Directions for this task:
Write out the following listing's lines from the one with "[camera-trap image, curated labels]" to the one with "common name: moose", exactly, with both included and no others.

<<<<

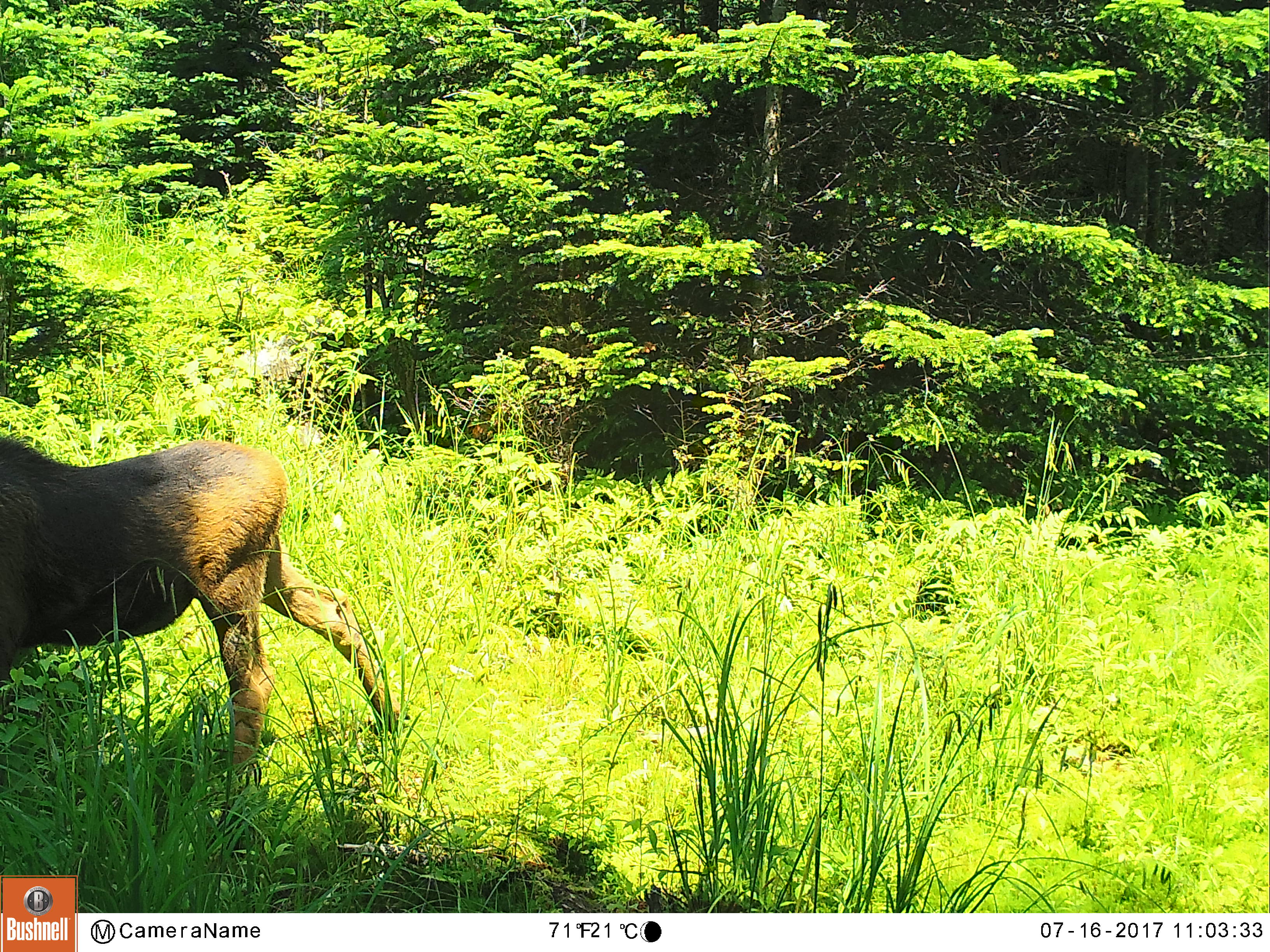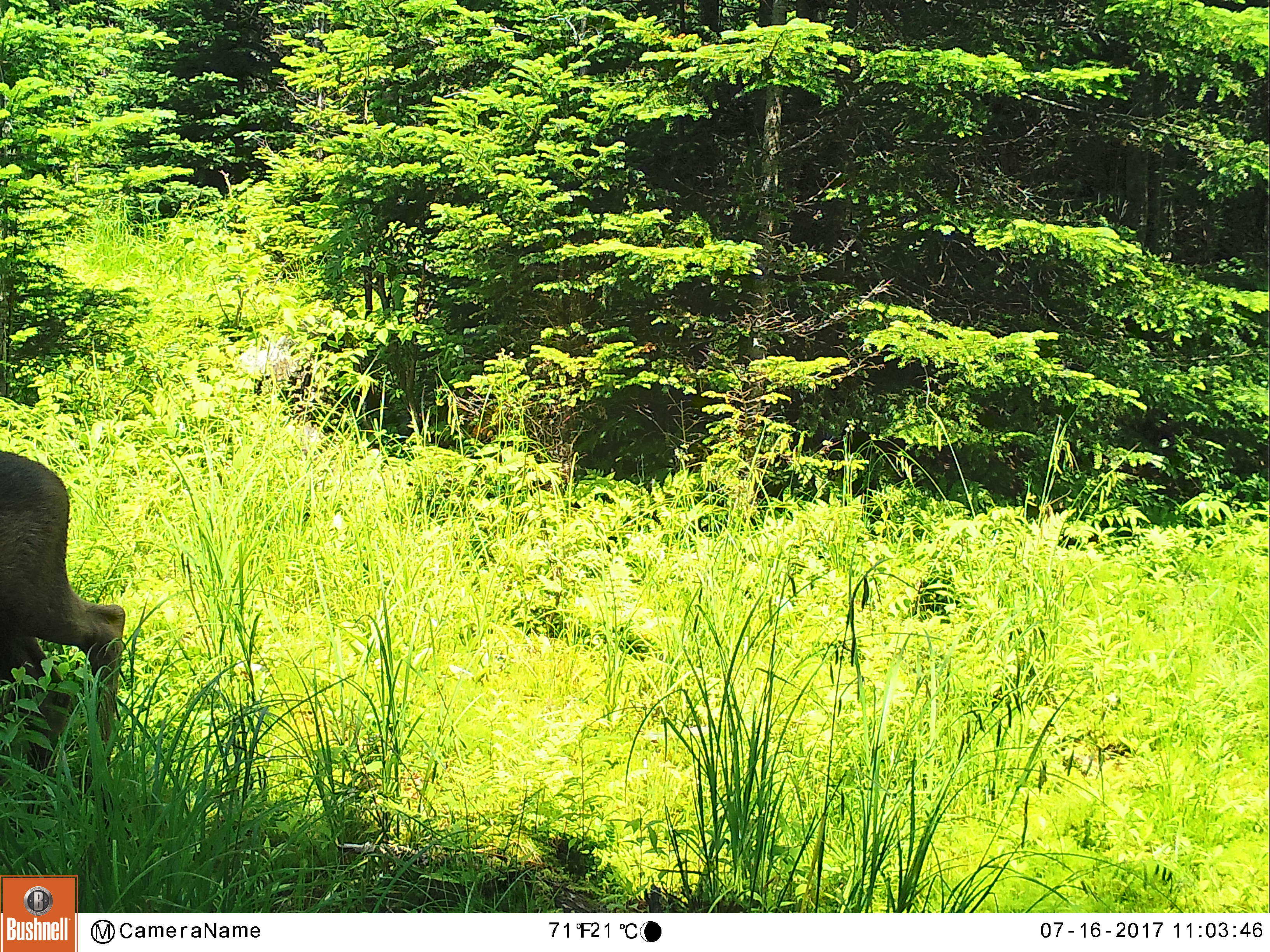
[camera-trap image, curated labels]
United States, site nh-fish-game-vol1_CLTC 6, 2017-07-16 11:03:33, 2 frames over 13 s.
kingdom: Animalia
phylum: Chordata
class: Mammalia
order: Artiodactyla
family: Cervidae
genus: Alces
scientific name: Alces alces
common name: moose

>>>>
<<<<

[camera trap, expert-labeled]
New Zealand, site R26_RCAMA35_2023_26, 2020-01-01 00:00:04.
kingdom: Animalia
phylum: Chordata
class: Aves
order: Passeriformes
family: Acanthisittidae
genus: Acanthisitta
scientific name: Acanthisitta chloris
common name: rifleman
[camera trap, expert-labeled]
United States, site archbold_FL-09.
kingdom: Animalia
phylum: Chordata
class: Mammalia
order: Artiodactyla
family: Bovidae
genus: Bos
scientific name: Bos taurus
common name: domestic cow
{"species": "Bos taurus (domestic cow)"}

>>>>

Task result:
[camera-trap image, curated labels]
United States, site nh-fish-game-vol1_CLTC 6, 2017-07-16 11:03:33, 2 frames over 13 s.
kingdom: Animalia
phylum: Chordata
class: Mammalia
order: Artiodactyla
family: Cervidae
genus: Alces
scientific name: Alces alces
common name: moose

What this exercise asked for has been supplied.